(Photo by Jonathan Newton / The Washington Post)

There have been a number of quarterback controversies in the nation’s capital but could we be seeing the beginnings of a wide receiver controversy? I mean, training camp hasn’t even started and already Robert Griffin III is getting questions on how he is going to keep all his wide receivers happy.

These guys know that there are some weapons around them on the field, so they don’t have all that pressure on them, as well, but also they know when they get the ball, they’re going to have to do something with it, because there’s no guarantee that that ball’s going to come to them 10, 15 times a game. They might only get three, or four, or five shots a game and they have to make the most of that.

History, however, paints a different picture.
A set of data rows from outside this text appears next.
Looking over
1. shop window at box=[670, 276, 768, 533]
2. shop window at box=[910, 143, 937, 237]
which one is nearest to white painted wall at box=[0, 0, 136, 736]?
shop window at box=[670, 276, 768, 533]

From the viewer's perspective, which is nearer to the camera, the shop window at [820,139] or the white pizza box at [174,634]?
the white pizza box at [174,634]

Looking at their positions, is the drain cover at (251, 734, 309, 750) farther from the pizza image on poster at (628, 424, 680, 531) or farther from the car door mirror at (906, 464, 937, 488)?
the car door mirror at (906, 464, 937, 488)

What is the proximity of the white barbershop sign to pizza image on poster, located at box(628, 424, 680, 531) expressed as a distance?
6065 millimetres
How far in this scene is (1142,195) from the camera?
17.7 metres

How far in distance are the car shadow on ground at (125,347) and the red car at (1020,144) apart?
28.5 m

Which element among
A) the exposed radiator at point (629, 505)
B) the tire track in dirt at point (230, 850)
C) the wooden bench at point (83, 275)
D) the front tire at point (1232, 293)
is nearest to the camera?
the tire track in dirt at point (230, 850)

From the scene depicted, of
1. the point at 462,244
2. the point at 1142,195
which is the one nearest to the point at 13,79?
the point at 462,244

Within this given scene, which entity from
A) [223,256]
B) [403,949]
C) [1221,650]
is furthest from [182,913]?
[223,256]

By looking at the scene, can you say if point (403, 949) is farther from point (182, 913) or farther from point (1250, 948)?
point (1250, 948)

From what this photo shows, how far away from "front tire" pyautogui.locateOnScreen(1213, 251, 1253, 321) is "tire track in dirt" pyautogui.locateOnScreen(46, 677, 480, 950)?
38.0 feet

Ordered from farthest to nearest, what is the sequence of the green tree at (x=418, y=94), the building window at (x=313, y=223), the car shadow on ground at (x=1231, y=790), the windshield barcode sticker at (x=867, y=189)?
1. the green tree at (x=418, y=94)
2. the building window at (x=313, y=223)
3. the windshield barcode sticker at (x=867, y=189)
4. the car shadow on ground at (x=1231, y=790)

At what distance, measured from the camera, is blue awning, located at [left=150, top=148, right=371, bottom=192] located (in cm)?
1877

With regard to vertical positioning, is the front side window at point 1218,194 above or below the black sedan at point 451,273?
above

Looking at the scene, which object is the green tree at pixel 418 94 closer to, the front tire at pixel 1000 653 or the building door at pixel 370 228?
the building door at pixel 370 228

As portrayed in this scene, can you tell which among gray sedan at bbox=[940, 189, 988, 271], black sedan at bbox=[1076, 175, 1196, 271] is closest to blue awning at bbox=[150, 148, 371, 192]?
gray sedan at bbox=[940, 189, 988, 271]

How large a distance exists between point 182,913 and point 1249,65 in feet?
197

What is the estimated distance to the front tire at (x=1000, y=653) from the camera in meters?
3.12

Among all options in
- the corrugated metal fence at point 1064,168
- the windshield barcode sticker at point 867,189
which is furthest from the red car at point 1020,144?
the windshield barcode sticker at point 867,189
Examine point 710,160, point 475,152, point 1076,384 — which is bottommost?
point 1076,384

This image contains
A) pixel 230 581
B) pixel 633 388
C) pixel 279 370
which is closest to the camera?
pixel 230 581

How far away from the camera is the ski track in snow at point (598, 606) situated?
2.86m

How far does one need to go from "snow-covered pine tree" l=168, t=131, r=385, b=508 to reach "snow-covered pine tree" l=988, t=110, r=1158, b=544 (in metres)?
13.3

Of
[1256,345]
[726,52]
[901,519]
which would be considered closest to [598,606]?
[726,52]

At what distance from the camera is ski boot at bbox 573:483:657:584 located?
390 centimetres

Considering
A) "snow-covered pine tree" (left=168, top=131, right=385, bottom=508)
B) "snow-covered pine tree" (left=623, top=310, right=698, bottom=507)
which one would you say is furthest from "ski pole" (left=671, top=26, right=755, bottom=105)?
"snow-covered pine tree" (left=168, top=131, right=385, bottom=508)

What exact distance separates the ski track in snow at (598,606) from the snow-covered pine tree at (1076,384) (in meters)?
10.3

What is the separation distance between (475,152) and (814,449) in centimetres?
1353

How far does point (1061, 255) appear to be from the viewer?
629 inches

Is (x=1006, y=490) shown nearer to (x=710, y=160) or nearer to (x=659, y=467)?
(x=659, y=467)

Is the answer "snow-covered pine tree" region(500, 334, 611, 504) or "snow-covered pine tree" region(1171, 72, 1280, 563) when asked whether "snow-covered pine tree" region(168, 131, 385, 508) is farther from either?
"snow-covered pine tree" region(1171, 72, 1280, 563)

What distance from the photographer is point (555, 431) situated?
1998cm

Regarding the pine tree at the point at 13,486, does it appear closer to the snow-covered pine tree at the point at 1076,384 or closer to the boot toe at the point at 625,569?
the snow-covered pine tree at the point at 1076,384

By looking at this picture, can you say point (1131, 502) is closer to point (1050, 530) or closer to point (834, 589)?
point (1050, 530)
With DeSean Jackson and Andre Roberts brought in to team with Pierre Garcon to make one of the more formidable receiving corps in the league, new Coach Jay Gruden has the weapons in place to run an offense similar to the one he ran in Cincinnati, which ranked in the top ten for points and offensive yards last season.

Expect Gruden and offensive coordinator Sean McVay to run a more traditional West Coast scheme than the one the Shanahans used in Washington, which requires pinpoint precision routes by the receivers and progression reads by the quarterback to find the open man.

Source: Football Outsiders
Source: Football Outsiders

Per Mark Bullock, we will likely see Jackson as the “Z” receiver, or flanker, a role not unlike the one A.J. Green had in the Bengals’ offense under Gruden.

The Z receiver is also the starting receiver that is moved around most often. Gruden liked to move Green all over the formation and would often send him in motion to help identify what the defense is doing.

Green was targeted 171 times last season, made 98 catches for 1,426 yards and 11 touchdowns. Jackson was targeted 119 times in Philadelphia  under Coach Chip Kelly’s spread offense, so we could see an increase in the number of times Jackson’s number is called. If D-Jax is targeted close to 150 times in a season, we could see him rack up more than 1,600 yards and double-digit touchdowns. Not a bad fantasy haul for a wideout currently being drafted early in the fifth round as the 22nd receiver taken in mock drafts.

But that increase in targets has to come from somewhere, and that is likely at the expense of Pierre Garcon, who should continue as the split end (X receiver) under Gruden.

The X receiver lines up on the line of scrimmage and as a result faces more press-man coverage. Marvin Jones worked his way up under Gruden into the X receiver role in Cincinnati, running similar routes to the ones we’ve become accustomed to Garcon running in Washington.

Garcon led Washington in targets last season (174) and was second to Houston’s Andre Johnson (176) for most in the NFL. That is also nearly 100 more than Jones saw as the split end under Gruden: 77 targets, 51 receptions, 712 yards and 10 touchdowns. If Garcon is targeted half as much as last season, we could be looking at a 700 yard, three touchdown campaign. Not nearly high enough to justify taking over D-Jax in a fantasy pool.

“At the end of the day, football is a fun game,” Griffin said. “It’s a beautiful game because it’s more than about just one guy. It’s about a team. And when one guy eats, everybody eats. And that’s what we’re looking forward to, having everybody eating at the dinner table and getting some dessert this year.”

Everyone will eat, just don’t expect the portions to be nearly the same.